[Recorded data]
****
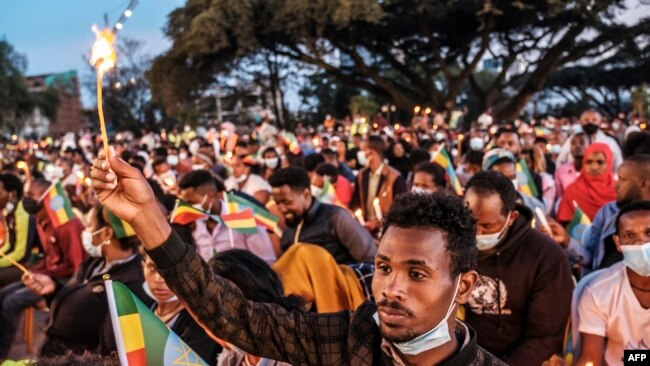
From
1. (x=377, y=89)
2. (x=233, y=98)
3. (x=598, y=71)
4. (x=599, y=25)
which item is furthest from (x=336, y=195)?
(x=598, y=71)

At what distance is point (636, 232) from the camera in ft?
10.5

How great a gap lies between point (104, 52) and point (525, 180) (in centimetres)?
592

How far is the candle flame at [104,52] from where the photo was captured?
1826mm

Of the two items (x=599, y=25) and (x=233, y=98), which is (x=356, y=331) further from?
(x=233, y=98)

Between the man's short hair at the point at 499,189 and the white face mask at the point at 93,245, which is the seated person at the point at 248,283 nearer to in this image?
the man's short hair at the point at 499,189

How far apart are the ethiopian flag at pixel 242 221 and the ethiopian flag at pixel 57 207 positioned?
6.73 ft

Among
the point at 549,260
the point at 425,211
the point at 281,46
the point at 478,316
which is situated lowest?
the point at 478,316

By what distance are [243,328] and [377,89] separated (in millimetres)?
31971

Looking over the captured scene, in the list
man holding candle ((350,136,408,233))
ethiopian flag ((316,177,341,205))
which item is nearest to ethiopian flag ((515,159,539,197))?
man holding candle ((350,136,408,233))

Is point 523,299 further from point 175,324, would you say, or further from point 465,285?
point 175,324

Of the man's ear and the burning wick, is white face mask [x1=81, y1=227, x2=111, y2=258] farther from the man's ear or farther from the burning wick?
the man's ear

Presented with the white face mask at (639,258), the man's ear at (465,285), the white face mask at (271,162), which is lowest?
the white face mask at (639,258)

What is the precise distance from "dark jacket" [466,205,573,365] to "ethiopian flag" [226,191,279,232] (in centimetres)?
264

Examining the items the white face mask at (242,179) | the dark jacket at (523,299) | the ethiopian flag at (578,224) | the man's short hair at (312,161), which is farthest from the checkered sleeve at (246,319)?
the man's short hair at (312,161)
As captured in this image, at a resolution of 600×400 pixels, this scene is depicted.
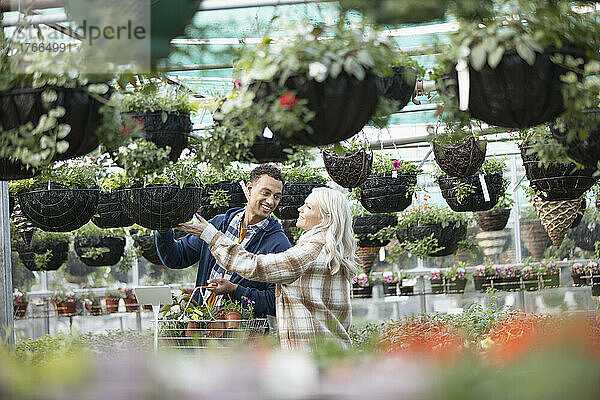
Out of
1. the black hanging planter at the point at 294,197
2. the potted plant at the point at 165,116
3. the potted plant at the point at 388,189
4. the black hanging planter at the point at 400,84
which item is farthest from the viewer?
the potted plant at the point at 388,189

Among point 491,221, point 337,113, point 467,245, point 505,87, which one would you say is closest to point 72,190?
point 337,113

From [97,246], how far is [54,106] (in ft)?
20.1

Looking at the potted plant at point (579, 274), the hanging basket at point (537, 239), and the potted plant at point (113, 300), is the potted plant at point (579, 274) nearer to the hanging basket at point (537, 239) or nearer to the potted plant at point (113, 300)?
the hanging basket at point (537, 239)

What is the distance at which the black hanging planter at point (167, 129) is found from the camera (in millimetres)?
2932

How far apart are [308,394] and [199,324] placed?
2.14 meters

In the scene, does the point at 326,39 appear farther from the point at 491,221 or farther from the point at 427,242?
the point at 427,242

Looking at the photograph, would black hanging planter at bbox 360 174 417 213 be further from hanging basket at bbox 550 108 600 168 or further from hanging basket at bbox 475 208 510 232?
hanging basket at bbox 550 108 600 168

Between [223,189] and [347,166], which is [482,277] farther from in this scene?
[347,166]

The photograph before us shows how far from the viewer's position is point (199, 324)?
3.11 m

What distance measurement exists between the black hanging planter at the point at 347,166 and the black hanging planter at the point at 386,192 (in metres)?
1.01

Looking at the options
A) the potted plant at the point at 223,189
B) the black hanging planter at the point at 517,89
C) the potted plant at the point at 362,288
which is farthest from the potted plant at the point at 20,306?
the black hanging planter at the point at 517,89

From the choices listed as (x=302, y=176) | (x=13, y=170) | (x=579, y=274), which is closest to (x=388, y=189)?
(x=302, y=176)

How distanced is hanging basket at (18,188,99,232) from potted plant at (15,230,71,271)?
11.8ft

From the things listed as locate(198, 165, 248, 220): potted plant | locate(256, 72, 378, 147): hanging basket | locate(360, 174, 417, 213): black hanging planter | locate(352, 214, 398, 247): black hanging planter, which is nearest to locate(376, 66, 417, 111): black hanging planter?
locate(256, 72, 378, 147): hanging basket
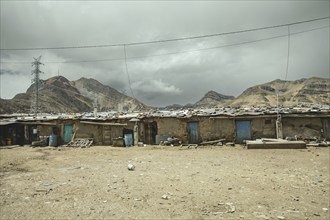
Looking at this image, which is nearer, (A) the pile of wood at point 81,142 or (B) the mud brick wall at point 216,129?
(B) the mud brick wall at point 216,129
****
Copy all of the recorded data above line for line, leaving out the pictures.

From
1. (x=377, y=89)
2. (x=233, y=98)
3. (x=598, y=71)
4. (x=599, y=25)
which item is furthest from (x=336, y=195)?
(x=598, y=71)

At what distance is point (636, 232) from the camera in ft?
10.5

How great a gap lies between point (104, 52) and point (525, 180) (in centimetres)?
592

How far is the candle flame at [104,52] from where the photo was captured?
1826mm

Of the two items (x=599, y=25) and (x=233, y=98), which is (x=356, y=331) further from?
(x=233, y=98)

Between the man's short hair at the point at 499,189 and the white face mask at the point at 93,245, which is the seated person at the point at 248,283 nearer to in this image?
the man's short hair at the point at 499,189

How far apart are the ethiopian flag at pixel 242 221 and the ethiopian flag at pixel 57 207 positioned?
6.73 ft

Among
the point at 549,260
the point at 425,211
the point at 281,46
the point at 478,316
which is situated lowest?
the point at 478,316

By what distance are [243,328] and [377,89] separated (in millimetres)?
31971

Looking over the captured scene, in the list
man holding candle ((350,136,408,233))
ethiopian flag ((316,177,341,205))
which item is nearest to ethiopian flag ((515,159,539,197))?
man holding candle ((350,136,408,233))

Is point 523,299 further from point 175,324, would you say, or further from point 465,285?
point 175,324

Of the man's ear and the burning wick, is white face mask [x1=81, y1=227, x2=111, y2=258] farther from the man's ear or farther from the burning wick?
the man's ear

Presented with the white face mask at (639,258), the man's ear at (465,285), the white face mask at (271,162), which is lowest?
the white face mask at (639,258)

What is the precise distance from "dark jacket" [466,205,573,365] to "ethiopian flag" [226,191,279,232] (in centimetres)?
264

Examining the items the white face mask at (242,179) | the dark jacket at (523,299) | the ethiopian flag at (578,224) | the man's short hair at (312,161), which is farthest from the checkered sleeve at (246,319)?
the man's short hair at (312,161)
As captured in this image, at a resolution of 600×400 pixels, this scene is depicted.
Out of
1. the black hanging planter at the point at 294,197
2. the potted plant at the point at 165,116
3. the potted plant at the point at 388,189
4. the black hanging planter at the point at 400,84
which item is farthest from the viewer?
the potted plant at the point at 388,189

Among point 491,221, point 337,113, point 467,245, point 505,87, which one would you say is closest to point 72,190?
point 337,113

From [97,246], how far is [54,106] (in ft)?
20.1

Looking at the potted plant at point (579, 274), the hanging basket at point (537, 239), and the potted plant at point (113, 300), is the potted plant at point (579, 274) nearer to the hanging basket at point (537, 239) or nearer to the potted plant at point (113, 300)?
the hanging basket at point (537, 239)

What is the distance at which the black hanging planter at point (167, 129) is found from the camera (in millimetres)?
2932

How far apart are [308,394] and [199,324] placed?
2.14 meters

In the scene, does the point at 326,39 appear farther from the point at 491,221 or farther from the point at 427,242?
the point at 427,242

Looking at the photograph, would black hanging planter at bbox 360 174 417 213 be further from hanging basket at bbox 550 108 600 168 or further from hanging basket at bbox 475 208 510 232?
hanging basket at bbox 550 108 600 168

Between [223,189] and [347,166], which is [482,277] farther from in this scene?
[347,166]

The photograph before us shows how far from the viewer's position is point (199, 324)?
3.11 m

What distance measurement exists between the black hanging planter at the point at 347,166 and the black hanging planter at the point at 386,192 (in metres)?
1.01

Looking at the options
A) the potted plant at the point at 223,189
B) the black hanging planter at the point at 517,89
C) the potted plant at the point at 362,288
which is farthest from the potted plant at the point at 20,306?
the black hanging planter at the point at 517,89

From the choices listed as (x=302, y=176) | (x=13, y=170) | (x=579, y=274), which is closest to (x=388, y=189)?
(x=302, y=176)

How distanced is hanging basket at (18,188,99,232) from potted plant at (15,230,71,271)?
11.8ft

From the things listed as locate(198, 165, 248, 220): potted plant | locate(256, 72, 378, 147): hanging basket | locate(360, 174, 417, 213): black hanging planter | locate(352, 214, 398, 247): black hanging planter, which is nearest to locate(376, 66, 417, 111): black hanging planter?
locate(256, 72, 378, 147): hanging basket
Looking at this image, which is nearer, (A) the pile of wood at point 81,142 or (B) the mud brick wall at point 216,129?
(B) the mud brick wall at point 216,129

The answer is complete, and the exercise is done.